Die jüngsten Anbahnungen im Wirtschaftssektor zwischen Israel und Peking hatten für Irritation in Washington gesorgt. Peking unterstützte massiv den Ausbau von Häfen und Schienennetzen und investierte in Israels Hightech-Sektor. Besonders dieser Bereich hat in Israel eine Nähe zur Sicherheitsindustrie und die USA befürchten, dass die wirtschaftliche Kooperation ein Einfallstor für chinesische Spionage in Israel sein könnte und darüber auch Informationen über amerikanische Militärtechnologie an den Erzrivalen gelangen könnten. Die USA sind Israels wichtigster Waffenlieferant und Sponsor, seit drei Jahren prüft daher ein spezielles Komitee in Israel die Vergabe öffentlicher Aufträge auf Sicherheitsrisiken. Der Anteil chinesischer Firmen ist seitdem zurückgegangen.
Die palästinensische Reaktion fiel naturgemäß deutlich positiver. Der palästinensische Außenminister begrüßte Pekings Initiative und bedankte sich für die Unterstützung Chinas in den internationalen Organisationen. Er regte eine Reihe von gemeinsamen Projekten an, um die „strategische Partnerschaft“ zu stärken.

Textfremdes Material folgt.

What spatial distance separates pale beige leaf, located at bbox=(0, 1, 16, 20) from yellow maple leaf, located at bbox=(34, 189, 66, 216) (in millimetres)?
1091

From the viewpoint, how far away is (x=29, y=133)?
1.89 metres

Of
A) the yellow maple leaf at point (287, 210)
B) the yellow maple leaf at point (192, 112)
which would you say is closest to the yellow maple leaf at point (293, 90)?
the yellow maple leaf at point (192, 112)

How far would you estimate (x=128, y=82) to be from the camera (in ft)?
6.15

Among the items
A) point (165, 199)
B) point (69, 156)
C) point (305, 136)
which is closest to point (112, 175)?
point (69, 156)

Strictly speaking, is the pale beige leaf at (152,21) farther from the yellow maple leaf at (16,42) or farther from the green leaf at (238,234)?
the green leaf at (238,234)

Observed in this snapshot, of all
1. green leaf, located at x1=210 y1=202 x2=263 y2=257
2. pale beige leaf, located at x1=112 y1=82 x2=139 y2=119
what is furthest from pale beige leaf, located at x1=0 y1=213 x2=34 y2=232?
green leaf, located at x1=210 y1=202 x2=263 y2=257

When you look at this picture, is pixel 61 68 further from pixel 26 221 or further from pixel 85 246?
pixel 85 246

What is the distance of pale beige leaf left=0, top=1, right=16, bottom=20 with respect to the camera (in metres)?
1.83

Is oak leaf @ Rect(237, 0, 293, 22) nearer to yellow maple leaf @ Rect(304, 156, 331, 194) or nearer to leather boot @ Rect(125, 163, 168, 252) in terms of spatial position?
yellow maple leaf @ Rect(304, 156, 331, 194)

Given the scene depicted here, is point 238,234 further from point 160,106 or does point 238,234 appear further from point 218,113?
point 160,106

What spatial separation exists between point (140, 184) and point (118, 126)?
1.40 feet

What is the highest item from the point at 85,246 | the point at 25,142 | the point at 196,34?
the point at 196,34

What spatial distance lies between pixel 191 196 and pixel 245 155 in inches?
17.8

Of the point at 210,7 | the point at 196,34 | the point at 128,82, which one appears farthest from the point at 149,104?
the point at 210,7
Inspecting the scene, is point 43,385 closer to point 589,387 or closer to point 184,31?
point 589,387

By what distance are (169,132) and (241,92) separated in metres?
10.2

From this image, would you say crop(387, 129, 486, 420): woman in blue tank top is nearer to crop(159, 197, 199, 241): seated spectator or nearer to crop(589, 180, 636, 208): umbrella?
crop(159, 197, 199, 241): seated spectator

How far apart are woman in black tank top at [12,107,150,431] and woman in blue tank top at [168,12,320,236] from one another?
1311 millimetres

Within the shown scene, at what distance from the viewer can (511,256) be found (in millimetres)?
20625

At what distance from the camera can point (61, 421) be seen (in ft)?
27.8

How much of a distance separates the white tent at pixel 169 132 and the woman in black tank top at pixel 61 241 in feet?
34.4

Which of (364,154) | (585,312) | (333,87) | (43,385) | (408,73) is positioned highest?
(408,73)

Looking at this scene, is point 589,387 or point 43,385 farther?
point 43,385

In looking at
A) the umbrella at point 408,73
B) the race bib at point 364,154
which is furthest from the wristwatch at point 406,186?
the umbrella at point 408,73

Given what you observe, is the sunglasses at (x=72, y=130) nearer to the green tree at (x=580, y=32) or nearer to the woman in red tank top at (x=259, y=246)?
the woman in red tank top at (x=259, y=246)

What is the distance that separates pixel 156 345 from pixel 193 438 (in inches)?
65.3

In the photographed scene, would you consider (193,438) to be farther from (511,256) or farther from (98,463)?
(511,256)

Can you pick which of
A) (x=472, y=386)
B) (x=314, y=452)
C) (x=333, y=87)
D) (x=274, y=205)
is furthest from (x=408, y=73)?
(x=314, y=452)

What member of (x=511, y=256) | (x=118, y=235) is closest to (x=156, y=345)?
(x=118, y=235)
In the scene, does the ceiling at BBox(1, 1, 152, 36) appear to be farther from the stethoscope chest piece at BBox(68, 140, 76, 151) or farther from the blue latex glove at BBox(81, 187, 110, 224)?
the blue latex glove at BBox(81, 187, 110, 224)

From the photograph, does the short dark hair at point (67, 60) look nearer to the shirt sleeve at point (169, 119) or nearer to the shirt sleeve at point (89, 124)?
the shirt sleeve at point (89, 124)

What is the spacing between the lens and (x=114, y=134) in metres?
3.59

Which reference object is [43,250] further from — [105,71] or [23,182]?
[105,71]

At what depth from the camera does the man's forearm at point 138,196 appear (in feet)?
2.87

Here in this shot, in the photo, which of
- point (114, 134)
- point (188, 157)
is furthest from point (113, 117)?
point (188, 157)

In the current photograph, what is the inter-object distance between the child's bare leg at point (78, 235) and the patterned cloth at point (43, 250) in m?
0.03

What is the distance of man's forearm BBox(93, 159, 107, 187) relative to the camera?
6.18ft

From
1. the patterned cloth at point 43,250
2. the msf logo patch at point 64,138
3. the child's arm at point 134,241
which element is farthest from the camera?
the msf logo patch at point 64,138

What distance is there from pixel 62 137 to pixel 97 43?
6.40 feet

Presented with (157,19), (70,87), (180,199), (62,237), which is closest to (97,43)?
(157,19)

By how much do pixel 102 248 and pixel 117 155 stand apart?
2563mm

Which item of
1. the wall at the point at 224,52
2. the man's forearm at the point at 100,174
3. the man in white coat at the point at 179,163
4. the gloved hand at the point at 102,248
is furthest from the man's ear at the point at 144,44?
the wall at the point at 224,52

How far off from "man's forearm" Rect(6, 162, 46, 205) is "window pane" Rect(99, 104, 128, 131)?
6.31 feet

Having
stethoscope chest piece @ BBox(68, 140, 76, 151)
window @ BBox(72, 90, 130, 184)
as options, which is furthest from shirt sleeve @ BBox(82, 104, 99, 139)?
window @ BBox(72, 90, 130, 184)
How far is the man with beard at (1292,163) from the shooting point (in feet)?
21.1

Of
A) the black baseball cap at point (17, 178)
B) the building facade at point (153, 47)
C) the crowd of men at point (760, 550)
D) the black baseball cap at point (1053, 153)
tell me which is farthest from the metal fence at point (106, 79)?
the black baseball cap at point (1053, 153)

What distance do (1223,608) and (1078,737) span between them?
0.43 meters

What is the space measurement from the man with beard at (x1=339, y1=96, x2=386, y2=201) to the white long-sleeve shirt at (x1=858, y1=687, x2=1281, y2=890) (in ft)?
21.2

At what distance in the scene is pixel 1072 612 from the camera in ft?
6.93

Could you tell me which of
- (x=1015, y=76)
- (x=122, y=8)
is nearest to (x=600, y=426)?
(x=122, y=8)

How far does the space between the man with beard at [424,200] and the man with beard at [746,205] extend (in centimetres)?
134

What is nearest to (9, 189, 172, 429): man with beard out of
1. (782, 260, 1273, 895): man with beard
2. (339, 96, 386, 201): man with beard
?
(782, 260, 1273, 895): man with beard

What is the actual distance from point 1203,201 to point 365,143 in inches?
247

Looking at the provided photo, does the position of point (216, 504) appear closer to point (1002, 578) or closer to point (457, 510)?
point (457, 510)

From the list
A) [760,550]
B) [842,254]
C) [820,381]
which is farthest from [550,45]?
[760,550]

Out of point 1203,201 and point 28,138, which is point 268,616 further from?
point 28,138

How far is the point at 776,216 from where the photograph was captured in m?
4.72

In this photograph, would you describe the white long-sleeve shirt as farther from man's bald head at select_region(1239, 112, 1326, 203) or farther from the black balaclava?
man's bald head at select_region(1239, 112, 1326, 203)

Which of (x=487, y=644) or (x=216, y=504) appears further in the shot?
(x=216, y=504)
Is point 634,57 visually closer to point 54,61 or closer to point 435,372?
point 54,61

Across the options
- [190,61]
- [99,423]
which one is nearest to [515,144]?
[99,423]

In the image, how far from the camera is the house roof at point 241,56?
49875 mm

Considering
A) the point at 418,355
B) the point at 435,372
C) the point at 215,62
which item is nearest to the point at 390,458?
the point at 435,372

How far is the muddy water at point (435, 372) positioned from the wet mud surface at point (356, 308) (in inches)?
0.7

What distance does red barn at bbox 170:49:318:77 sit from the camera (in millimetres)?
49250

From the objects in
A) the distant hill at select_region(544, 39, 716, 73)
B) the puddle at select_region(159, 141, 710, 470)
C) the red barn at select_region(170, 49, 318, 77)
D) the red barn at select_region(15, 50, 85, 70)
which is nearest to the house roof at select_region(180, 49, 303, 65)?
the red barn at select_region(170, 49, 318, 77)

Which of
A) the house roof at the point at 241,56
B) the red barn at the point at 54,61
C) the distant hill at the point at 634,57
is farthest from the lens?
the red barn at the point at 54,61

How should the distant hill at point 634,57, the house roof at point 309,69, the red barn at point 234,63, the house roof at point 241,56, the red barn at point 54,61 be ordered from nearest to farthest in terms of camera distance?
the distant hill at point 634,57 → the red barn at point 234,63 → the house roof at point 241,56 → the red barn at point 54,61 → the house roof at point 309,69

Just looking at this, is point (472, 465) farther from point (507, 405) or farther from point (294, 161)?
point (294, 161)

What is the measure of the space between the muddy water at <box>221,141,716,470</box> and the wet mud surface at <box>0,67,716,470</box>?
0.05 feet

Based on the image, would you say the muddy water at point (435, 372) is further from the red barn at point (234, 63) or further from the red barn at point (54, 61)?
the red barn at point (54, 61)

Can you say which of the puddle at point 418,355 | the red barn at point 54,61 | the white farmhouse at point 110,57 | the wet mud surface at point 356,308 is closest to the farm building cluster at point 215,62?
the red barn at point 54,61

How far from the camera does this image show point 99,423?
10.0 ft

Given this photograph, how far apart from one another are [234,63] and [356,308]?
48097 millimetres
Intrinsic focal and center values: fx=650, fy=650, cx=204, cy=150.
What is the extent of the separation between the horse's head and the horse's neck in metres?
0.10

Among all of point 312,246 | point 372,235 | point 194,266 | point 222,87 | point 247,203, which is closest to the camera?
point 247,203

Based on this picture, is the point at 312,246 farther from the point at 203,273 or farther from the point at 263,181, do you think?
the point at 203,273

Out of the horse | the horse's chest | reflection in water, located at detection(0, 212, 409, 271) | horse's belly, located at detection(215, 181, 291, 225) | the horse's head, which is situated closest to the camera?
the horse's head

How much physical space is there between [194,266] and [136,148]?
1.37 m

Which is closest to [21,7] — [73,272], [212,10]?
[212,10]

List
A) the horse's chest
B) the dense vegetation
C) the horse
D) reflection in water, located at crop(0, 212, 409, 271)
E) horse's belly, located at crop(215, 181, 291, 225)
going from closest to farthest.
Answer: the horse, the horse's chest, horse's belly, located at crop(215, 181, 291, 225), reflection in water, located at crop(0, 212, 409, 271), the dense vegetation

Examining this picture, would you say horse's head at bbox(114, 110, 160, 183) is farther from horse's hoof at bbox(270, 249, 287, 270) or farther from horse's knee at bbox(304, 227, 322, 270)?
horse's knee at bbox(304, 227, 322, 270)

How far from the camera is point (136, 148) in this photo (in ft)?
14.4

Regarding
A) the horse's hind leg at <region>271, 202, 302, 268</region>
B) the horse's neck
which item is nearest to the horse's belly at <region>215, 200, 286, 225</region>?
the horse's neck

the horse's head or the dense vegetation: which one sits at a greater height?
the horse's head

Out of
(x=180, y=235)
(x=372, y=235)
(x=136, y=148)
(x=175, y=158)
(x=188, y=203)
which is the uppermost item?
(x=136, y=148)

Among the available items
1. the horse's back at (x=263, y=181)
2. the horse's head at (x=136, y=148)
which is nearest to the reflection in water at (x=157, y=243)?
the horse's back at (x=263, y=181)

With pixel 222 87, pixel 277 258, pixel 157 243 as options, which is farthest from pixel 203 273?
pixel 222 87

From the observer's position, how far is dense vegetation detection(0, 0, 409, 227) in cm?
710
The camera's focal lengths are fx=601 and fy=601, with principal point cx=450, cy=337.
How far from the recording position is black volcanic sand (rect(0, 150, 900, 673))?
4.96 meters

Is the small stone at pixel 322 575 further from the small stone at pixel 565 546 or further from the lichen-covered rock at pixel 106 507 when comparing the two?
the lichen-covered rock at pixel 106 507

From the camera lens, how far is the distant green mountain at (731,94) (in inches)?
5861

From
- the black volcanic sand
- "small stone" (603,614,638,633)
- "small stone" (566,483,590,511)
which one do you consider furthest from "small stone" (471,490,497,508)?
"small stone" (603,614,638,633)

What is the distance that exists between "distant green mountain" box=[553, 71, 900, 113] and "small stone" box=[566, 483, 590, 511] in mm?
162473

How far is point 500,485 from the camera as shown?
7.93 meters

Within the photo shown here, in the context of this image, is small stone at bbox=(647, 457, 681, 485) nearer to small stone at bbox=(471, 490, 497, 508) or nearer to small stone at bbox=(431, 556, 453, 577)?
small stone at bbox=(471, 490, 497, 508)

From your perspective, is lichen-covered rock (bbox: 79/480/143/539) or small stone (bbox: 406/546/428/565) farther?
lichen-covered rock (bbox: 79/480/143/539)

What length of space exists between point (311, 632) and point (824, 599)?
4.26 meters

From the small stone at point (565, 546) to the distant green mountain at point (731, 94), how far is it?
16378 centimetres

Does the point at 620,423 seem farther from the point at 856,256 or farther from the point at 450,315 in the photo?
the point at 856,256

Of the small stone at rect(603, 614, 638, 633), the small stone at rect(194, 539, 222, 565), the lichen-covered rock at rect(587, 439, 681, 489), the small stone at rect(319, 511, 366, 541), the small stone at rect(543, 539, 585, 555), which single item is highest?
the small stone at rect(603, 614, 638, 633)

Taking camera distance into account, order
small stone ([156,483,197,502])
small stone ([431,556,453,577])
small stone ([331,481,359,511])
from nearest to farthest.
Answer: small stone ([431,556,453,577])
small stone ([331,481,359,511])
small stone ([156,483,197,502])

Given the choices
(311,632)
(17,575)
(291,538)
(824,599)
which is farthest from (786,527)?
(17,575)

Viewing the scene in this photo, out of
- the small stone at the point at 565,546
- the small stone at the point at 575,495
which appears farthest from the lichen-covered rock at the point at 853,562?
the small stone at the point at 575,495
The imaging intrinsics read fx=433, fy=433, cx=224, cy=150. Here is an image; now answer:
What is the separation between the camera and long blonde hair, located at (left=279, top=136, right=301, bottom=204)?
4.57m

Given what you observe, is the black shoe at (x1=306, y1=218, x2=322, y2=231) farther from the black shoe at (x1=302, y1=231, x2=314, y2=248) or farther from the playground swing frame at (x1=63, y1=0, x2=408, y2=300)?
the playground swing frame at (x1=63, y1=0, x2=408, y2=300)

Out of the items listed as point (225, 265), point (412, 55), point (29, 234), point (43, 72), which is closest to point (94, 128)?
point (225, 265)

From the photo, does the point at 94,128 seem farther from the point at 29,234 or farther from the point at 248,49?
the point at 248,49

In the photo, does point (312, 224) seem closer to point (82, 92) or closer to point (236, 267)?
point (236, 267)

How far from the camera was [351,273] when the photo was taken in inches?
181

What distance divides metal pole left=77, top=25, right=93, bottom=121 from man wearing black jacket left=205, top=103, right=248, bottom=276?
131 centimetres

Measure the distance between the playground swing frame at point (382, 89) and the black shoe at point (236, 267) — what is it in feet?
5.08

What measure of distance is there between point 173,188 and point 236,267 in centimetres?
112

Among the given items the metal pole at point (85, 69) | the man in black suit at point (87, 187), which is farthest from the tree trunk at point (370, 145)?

China unterstützt zwar die Palästinenser in der in Abstimmungen internationaler Organisationen, um sich die Gunst der arabischen Staaten zu erhalten, von denen es Öl importiert und in die es viel investiert hat, etwa in Infrastruktur und High Tech. In die Palästinensergebiete hingegen fließt nahezu kein Geld aus China. Mehr als rhetorisch unterstützt Peking die Palästinenser nicht. Die USA gelten in den Palästinensergebieten nicht als fairer Vermittler, weil sie israelische Interessen stärker berücksichtigen. Doch auch China erfreut sich keiner großen Beliebtheit: Laut dem „Arab Barometer“ der Princeton Universityist die Einstellung der Palästinenser gegenüber China im Vergleich zu anderen Ländern im Nahen Osten am wenigsten positiv. Auch wenn Chinas Einfluss im Nahen Osten wächst – den USA kann es in der Region noch nicht die Stirn bieten.